**Written task A**
In the essay about summer ball games and nearby streams, where was the writer landlocked?

**Selected excerpt**
## START

Behind almost every field at which his team played (Bacon School, Veteran’s Field, Isabel’s) there was a path that led to a stream or creek. Some of these were barely running in the heat of summer, but some were almost rivers. I’d slowly soften my chant and sneak away, out of the sight or sound of the game, and into a secret world hidden behind leaves and trees and the winding half-hearted paths that led to the water.

Not unlike today, I was drawn to the water back then. The sound of it trickling or moving along, the way the light danced on its rippling surface, and the creatures that made its wet environs their home – all of it entranced me. Being landlocked in upstate New York instilled a longing that found expression in my fascination with all sorts of water bodies and tributaries.

On those summer afternoons, as the light slowly began to drain from the sky, I’d walk along the water’s edge. The muffled shouts from the game faded as I listened to the gurgling brook, or the unexpected splash of some hidden animal. In the cool surroundings of the leafy forest, summer felt secret and solitude felt safe.

I’d rejoin the dusty dry game as it neared its final stretch, returning to the noise and the tumult, but quieter in my heart. Nature could tame my emotional wilderness better than any other form of exertion. Like running around bases and hitting balls.

I remembered those games as I watched my nephew make his way to first base, and my niece meander around the perimeter of the field. We are each lost in our own world, but if we’re lucky we meet up again at the end of the game.

## END

Spatial question listing

## START

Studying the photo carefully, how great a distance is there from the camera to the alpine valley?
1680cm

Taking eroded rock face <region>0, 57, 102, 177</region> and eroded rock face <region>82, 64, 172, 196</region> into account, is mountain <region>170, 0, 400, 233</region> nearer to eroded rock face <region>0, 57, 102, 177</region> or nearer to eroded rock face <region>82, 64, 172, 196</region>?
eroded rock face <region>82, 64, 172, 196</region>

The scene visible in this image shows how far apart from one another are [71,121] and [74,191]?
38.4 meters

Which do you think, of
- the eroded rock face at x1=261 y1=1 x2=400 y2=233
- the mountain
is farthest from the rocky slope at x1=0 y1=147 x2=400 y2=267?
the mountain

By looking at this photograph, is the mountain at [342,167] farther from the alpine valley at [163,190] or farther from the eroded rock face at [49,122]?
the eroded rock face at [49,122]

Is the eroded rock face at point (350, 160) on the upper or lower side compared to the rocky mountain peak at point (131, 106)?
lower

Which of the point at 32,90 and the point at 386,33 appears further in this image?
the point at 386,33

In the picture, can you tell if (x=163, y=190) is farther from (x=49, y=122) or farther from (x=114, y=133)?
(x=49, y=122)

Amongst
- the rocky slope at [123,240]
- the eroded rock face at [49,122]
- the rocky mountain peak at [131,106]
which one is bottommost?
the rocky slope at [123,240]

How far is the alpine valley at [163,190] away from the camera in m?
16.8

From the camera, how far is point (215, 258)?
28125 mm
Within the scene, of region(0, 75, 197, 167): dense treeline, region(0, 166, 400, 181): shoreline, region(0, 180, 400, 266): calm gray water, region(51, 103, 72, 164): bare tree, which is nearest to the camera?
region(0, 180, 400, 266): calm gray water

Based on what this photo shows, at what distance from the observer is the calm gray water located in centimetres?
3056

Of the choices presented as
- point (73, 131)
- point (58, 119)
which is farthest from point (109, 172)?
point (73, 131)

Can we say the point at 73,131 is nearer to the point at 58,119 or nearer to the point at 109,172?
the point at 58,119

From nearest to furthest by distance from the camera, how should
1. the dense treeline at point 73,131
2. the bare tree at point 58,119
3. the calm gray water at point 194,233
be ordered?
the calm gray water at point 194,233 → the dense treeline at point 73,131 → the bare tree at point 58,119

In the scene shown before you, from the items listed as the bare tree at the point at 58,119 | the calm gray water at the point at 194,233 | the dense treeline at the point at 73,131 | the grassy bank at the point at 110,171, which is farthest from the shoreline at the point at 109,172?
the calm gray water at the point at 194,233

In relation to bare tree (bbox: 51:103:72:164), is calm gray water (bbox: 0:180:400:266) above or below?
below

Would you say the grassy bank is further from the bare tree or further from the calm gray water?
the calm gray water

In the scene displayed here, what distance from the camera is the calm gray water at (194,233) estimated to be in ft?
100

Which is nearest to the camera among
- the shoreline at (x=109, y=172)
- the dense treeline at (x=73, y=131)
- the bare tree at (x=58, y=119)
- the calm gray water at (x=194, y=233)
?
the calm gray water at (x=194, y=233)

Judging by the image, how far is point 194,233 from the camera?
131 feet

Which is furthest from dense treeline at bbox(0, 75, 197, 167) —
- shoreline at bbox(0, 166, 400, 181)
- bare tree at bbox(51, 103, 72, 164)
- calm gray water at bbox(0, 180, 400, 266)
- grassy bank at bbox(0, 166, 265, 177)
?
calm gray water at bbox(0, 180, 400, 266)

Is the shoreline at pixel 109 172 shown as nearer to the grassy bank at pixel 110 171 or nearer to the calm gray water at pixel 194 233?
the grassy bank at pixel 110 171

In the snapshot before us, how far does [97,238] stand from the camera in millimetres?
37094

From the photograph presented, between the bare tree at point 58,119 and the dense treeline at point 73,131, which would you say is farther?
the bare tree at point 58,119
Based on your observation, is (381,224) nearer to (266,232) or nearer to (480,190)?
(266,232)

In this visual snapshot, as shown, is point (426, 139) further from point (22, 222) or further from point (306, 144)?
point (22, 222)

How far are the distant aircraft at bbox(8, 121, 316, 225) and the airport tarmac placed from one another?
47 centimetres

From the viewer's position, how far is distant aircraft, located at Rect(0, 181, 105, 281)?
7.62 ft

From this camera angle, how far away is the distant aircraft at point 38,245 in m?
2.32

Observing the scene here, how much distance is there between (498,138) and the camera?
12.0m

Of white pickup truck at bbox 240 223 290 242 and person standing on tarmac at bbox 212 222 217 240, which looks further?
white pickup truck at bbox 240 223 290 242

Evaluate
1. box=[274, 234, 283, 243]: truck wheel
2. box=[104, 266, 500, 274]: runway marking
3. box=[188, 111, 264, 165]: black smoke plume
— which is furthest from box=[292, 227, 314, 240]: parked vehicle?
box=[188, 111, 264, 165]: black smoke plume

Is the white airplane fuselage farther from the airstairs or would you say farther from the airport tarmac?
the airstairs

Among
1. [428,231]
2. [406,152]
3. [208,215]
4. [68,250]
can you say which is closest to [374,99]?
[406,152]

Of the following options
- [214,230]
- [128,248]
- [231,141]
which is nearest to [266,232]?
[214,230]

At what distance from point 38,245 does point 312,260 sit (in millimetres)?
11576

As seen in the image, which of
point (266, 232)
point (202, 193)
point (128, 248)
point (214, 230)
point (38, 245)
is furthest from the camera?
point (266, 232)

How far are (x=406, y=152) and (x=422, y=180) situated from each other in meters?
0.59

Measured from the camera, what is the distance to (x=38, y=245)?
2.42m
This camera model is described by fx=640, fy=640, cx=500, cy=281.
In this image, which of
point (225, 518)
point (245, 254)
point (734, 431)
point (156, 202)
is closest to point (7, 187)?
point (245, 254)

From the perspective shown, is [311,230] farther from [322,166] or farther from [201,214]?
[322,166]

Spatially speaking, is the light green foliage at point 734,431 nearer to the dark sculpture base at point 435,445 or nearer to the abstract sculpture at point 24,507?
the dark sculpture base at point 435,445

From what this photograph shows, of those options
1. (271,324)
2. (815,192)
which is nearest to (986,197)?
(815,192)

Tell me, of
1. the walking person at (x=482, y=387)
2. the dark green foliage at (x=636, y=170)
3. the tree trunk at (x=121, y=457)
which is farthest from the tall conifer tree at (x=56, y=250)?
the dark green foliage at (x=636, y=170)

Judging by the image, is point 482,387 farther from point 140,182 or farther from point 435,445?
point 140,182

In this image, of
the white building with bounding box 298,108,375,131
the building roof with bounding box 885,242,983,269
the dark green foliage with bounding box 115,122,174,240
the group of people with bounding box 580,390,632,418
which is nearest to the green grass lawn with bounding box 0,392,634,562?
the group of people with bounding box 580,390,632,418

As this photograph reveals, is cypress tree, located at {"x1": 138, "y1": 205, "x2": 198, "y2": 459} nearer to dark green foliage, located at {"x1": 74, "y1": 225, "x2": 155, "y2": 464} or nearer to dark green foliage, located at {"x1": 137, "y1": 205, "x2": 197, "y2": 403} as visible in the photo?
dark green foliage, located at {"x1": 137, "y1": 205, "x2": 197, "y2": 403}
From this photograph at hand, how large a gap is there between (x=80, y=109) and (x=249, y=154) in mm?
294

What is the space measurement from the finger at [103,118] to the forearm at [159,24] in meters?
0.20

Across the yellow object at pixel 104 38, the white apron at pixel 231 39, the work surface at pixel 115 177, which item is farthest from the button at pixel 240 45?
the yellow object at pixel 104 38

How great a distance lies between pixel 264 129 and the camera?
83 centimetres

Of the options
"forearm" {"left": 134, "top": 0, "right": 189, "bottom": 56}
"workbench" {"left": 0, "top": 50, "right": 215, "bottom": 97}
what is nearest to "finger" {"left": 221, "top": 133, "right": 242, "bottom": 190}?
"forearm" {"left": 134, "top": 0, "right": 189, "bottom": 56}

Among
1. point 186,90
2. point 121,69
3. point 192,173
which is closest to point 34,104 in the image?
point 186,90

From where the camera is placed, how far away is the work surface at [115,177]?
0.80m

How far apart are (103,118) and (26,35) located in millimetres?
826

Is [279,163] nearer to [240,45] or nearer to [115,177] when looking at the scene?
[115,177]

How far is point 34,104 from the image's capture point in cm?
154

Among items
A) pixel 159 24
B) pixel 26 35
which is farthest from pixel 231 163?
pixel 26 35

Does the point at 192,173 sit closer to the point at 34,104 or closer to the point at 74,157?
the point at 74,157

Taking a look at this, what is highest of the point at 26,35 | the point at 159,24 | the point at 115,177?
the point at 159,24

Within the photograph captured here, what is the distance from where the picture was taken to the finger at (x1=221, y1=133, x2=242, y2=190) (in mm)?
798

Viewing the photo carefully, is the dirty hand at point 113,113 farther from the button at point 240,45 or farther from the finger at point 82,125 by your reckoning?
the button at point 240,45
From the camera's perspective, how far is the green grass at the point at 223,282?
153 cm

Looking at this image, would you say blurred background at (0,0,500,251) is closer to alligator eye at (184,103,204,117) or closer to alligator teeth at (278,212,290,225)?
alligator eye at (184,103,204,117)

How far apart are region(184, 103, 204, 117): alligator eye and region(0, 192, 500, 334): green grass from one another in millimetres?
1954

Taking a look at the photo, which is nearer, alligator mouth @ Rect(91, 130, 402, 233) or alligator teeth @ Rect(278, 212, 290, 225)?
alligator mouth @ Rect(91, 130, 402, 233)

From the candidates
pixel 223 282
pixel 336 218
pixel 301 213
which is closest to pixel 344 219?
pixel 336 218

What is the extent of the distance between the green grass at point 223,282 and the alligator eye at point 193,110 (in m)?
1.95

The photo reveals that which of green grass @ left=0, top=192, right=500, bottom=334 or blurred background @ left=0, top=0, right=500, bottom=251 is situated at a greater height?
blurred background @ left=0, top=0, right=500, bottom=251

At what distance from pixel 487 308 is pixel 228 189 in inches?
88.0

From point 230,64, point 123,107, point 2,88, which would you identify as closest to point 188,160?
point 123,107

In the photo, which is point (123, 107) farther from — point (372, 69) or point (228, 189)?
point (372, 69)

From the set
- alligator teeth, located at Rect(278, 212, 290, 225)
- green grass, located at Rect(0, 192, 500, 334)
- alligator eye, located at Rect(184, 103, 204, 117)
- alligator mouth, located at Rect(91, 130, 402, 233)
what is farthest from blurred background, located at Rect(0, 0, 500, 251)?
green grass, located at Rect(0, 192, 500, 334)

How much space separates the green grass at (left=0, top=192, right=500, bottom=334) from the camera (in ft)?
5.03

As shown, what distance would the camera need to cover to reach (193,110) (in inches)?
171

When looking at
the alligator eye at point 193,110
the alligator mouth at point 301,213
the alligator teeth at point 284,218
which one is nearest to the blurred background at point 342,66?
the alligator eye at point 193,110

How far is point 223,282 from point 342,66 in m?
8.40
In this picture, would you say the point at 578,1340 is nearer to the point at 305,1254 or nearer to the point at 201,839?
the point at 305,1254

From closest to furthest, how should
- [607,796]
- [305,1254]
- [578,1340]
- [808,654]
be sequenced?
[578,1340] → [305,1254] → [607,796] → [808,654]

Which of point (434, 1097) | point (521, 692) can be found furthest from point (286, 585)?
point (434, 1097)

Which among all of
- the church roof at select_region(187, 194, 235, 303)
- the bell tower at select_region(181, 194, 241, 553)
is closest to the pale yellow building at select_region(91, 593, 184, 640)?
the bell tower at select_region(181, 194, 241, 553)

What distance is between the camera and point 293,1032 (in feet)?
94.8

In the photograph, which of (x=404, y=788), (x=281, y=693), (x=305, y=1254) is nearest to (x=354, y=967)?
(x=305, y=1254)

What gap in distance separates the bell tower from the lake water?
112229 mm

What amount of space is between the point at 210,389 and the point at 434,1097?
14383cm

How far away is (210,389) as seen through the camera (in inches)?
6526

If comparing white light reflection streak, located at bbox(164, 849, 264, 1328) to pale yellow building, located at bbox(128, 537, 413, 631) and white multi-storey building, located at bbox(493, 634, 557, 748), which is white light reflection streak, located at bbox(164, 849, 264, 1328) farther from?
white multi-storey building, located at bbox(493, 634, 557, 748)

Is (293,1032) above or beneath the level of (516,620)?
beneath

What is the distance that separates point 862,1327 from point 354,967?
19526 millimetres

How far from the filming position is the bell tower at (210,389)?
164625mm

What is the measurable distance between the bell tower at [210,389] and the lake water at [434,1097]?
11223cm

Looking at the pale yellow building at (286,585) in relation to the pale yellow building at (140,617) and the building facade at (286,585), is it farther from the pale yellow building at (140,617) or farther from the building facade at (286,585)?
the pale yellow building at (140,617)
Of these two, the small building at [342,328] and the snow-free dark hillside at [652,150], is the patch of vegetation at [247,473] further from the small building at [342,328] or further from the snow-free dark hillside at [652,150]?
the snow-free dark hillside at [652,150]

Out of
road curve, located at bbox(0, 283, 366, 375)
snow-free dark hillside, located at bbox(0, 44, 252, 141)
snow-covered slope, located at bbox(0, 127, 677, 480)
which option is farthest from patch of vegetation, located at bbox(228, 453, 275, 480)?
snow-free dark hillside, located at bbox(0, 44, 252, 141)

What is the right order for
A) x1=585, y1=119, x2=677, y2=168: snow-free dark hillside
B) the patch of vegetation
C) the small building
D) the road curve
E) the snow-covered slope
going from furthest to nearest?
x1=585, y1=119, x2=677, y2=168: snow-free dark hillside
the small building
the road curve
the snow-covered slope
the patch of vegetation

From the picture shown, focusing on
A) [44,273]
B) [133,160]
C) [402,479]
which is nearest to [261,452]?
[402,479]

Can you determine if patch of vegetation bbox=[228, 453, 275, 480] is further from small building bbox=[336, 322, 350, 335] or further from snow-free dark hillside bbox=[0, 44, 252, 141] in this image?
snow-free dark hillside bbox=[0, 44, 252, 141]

## END

**Written task B**
Show each line of the listing above that contains the word "rocky".

**Task answer A**
In upstate New York.

**Task answer B**
is farthest from the rocky slope at x1=0 y1=147 x2=400 y2=267?
Is the eroded rock face at point (350, 160) on the upper or lower side compared to the rocky mountain peak at point (131, 106)?
- the rocky slope at [123,240]
- the rocky mountain peak at [131,106]
the rocky slope at [123,240]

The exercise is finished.